L’assenza nella rappresentazione della guerra diventa, quindi, un motivo a sé. Diversamente l’artista cinese Zhang Dali in A Second History (a cura di Wu Hang), esposta nel modernissimo Manggha Museum of Japanese Art and Technology, propone un’accurata ricerca sulla manipolazione dell’immagine intorno alla figura di Mao Tse-tung. Recuperando e mettendo a confronto documenti originali e versioni successive, l’autore che lavora dal 2003 intorno alla tematica della propaganda, svela falsi storici che spesso fanno sorridere quando, ad esempio, vediamo il leader cinese diventare operaio, contadino o pastore: l’idealizzazione porta ad una “pulizia” dell’immagine ben più grave quando, di volta in volta, scompaiono personaggi ritenuti scomodi dal partito.  
Indre Serpytyte, 1944-1991 (Courtesy Photomonth Krakow Festival)

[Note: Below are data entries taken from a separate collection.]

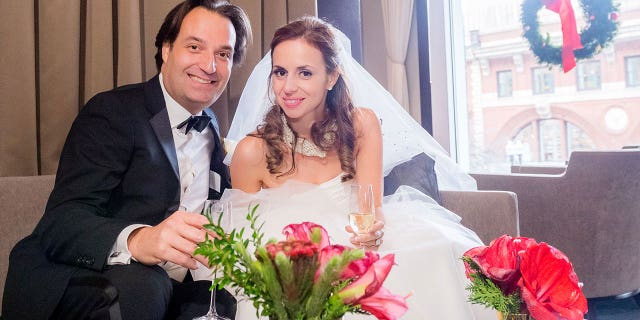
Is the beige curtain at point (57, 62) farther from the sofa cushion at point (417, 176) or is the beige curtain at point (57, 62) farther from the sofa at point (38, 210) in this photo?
the sofa cushion at point (417, 176)

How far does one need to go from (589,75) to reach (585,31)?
4.38m

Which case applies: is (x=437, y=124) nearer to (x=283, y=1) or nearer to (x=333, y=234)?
(x=283, y=1)

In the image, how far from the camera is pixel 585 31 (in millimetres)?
4348

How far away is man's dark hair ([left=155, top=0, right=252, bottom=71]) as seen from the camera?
2113 millimetres

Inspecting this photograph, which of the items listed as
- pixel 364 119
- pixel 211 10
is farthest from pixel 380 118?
pixel 211 10

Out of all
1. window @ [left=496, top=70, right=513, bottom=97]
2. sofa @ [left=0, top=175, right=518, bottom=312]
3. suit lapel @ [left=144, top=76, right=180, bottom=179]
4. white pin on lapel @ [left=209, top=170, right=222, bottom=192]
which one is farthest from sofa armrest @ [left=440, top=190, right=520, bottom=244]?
window @ [left=496, top=70, right=513, bottom=97]

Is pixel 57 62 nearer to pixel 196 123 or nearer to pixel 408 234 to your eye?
pixel 196 123

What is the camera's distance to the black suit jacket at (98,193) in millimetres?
1502

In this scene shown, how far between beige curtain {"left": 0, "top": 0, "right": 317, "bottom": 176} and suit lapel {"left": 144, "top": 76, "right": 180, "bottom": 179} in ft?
1.94

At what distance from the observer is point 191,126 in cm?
201

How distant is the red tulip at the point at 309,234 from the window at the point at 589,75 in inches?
322

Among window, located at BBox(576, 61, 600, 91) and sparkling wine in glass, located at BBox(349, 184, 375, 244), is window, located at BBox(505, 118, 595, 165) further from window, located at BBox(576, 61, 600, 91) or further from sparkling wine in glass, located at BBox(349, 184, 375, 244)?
sparkling wine in glass, located at BBox(349, 184, 375, 244)

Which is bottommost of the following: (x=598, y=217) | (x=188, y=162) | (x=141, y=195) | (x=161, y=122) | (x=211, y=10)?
(x=598, y=217)

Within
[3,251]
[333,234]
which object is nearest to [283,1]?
[333,234]
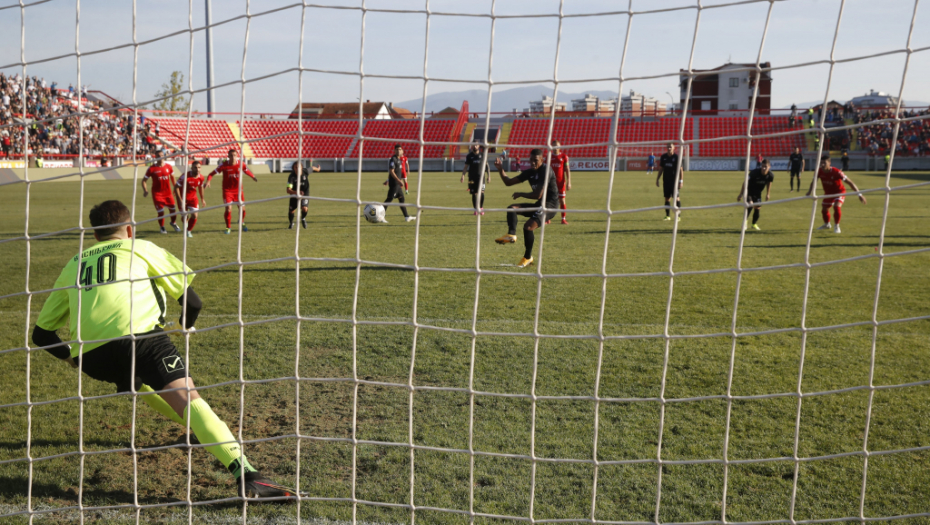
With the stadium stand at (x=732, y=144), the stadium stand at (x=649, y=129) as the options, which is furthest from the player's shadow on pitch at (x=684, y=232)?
the stadium stand at (x=649, y=129)

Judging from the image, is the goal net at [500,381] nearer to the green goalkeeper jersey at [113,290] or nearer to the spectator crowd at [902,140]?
the green goalkeeper jersey at [113,290]

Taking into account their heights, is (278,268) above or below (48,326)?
below

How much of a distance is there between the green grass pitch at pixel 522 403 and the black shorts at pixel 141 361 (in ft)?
1.46

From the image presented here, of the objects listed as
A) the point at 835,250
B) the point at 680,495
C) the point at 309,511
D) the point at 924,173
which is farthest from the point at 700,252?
the point at 924,173

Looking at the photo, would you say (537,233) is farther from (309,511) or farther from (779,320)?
(309,511)

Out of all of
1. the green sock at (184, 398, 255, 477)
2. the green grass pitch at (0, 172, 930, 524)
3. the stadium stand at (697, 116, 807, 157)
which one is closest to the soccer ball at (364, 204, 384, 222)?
the green grass pitch at (0, 172, 930, 524)

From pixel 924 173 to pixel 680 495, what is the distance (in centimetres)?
4016

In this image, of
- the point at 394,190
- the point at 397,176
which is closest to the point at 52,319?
the point at 397,176

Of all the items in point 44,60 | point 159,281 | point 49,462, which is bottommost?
point 49,462

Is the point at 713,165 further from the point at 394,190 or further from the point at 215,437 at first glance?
the point at 215,437

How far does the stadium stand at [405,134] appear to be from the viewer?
3512 centimetres

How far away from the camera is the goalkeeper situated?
10.8 feet

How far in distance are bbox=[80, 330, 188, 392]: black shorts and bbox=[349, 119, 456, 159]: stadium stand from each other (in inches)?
1090

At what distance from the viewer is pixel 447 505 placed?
3.20 meters
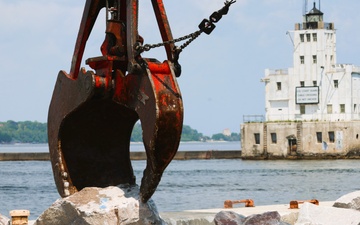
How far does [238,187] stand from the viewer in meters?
52.7

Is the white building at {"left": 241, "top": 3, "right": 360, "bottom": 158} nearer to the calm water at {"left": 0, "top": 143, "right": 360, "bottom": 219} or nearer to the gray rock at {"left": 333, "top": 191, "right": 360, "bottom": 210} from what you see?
the calm water at {"left": 0, "top": 143, "right": 360, "bottom": 219}

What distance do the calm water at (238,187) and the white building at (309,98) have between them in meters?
4.59

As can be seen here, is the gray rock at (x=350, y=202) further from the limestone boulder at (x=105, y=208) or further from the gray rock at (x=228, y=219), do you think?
the limestone boulder at (x=105, y=208)

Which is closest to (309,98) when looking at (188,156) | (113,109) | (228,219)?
(188,156)

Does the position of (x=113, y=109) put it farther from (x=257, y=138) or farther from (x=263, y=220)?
(x=257, y=138)

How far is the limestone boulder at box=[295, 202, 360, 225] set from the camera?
44.3 feet

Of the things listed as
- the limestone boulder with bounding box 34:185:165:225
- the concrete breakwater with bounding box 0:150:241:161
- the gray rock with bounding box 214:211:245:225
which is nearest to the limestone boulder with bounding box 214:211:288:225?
the gray rock with bounding box 214:211:245:225

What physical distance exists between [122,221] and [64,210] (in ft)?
2.23

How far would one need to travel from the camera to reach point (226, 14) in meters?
9.62

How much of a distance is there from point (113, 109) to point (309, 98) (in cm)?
7669

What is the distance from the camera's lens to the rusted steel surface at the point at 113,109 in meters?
9.48

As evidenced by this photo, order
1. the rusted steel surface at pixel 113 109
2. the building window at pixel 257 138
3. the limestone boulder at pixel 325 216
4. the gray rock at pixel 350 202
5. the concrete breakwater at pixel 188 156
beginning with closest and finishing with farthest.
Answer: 1. the rusted steel surface at pixel 113 109
2. the limestone boulder at pixel 325 216
3. the gray rock at pixel 350 202
4. the building window at pixel 257 138
5. the concrete breakwater at pixel 188 156

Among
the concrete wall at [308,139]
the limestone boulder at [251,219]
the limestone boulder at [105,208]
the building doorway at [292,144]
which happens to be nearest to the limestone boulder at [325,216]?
the limestone boulder at [251,219]

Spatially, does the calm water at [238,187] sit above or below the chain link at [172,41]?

Di manipolazione parla anche Paweł Szypulski in Foreign Body al Bunkier Sztuki affrontando argomenti come la rappresentazione di razza e genere nei diversi settori della fotografia, dal reportage alla moda. La raffigurazione umana è completamente assente, infine, nel lavoro della fotografa inglese di origine lituana Indrė Šerpytytė 1944-1991, ospitato negli spazi del MOCAK (Museo di Arte Contemporanea di Cracovia): un viaggo nella storia della Lituania sotto l’occupazione sovietica. La memoria per la fotografa è un argomento che affronta parallelamente con una chiave diversa. Fotografa dall’esterno tutti i luoghi di detenzione e tortura in cui molti dissidenti lituani hanno perso la vita, ma benché ne documenti l’esistenza attaccando le foto (correlate da descrizione minuta) sui suoi taccuini, ne prende successivamente distanza, isolando le architetture con un bianco e nero spiazzante e facendole diventare quasi innocui modellini. Il colore  torna nelle foto che inquadrano la verdissima vegetazione dei boschi: anche in Forest Brothers c’è traccia di una profonda ambiguità. La natura, motivo centrale della serie, non è né romantica né idilliaca – o meglio può tornare ad esserlo – ma è anche il luogo della storia e del mito.